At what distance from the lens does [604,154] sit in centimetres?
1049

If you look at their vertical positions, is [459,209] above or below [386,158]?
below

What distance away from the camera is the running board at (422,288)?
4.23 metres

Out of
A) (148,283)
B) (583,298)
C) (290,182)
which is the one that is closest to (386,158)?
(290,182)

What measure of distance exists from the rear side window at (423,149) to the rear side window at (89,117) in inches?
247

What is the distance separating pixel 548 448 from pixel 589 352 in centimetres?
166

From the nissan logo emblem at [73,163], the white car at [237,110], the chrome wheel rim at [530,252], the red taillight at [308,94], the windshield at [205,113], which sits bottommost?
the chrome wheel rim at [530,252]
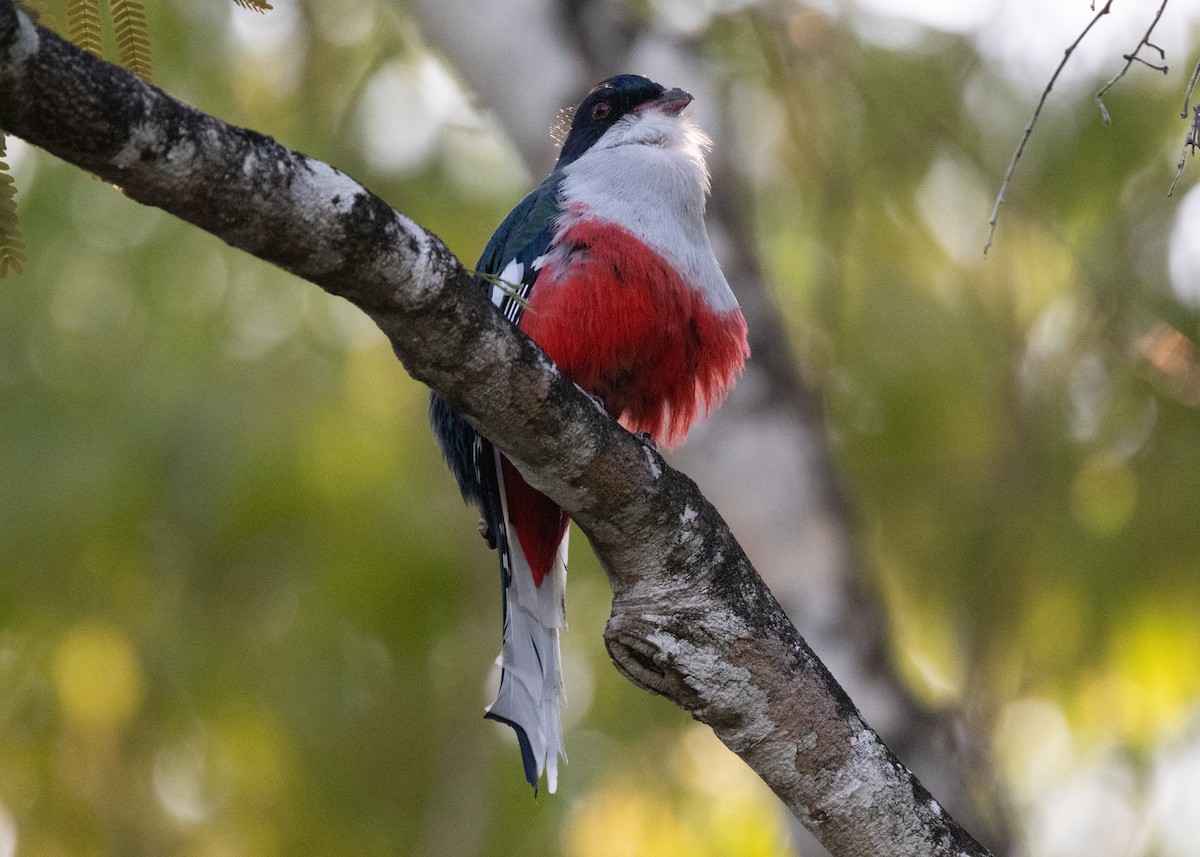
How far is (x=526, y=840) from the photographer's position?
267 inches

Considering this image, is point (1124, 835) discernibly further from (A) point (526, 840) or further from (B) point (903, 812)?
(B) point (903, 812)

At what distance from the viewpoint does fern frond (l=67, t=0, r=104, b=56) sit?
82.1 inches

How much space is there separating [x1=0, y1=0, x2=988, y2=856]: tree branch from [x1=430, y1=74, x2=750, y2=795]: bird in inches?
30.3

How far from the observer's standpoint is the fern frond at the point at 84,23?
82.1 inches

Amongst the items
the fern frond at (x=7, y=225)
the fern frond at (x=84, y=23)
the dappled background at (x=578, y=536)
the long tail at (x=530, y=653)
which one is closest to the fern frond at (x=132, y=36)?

----------------------------------------

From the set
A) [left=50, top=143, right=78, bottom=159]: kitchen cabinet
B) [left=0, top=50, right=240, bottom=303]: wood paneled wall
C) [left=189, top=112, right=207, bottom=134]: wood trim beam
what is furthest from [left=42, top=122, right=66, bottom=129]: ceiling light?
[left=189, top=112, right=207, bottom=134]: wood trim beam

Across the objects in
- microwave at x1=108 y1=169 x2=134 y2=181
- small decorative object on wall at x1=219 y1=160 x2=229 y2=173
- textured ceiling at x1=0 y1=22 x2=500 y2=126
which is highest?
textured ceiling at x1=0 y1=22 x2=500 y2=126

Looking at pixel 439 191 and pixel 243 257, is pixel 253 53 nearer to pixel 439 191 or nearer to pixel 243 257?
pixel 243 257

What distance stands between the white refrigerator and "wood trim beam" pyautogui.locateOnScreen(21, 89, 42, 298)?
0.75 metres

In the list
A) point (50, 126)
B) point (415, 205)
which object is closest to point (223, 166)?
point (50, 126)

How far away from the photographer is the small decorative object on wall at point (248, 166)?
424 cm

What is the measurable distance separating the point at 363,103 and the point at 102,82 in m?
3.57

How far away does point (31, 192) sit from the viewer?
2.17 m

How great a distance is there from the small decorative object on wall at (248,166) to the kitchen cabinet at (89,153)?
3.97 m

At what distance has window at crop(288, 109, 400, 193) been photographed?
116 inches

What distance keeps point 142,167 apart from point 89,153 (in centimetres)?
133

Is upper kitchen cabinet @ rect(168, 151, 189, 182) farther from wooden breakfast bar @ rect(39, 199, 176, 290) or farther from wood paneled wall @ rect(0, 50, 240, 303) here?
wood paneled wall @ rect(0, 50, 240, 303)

----------------------------------------

**Set exercise:** Rewrite everything from the line containing "At what distance from the lens" down to the line containing "4.23 metres", replacing "running board" with "side step" and leaving all else unchanged. Give only those lines.

**Output for this exercise:**
At what distance from the lens does [604,154] sit in centimetres?
1049

If you look at their vertical positions, is [459,209] above or below [386,158]?
below

What distance away from the camera is the side step at (422,288)?
4.23 metres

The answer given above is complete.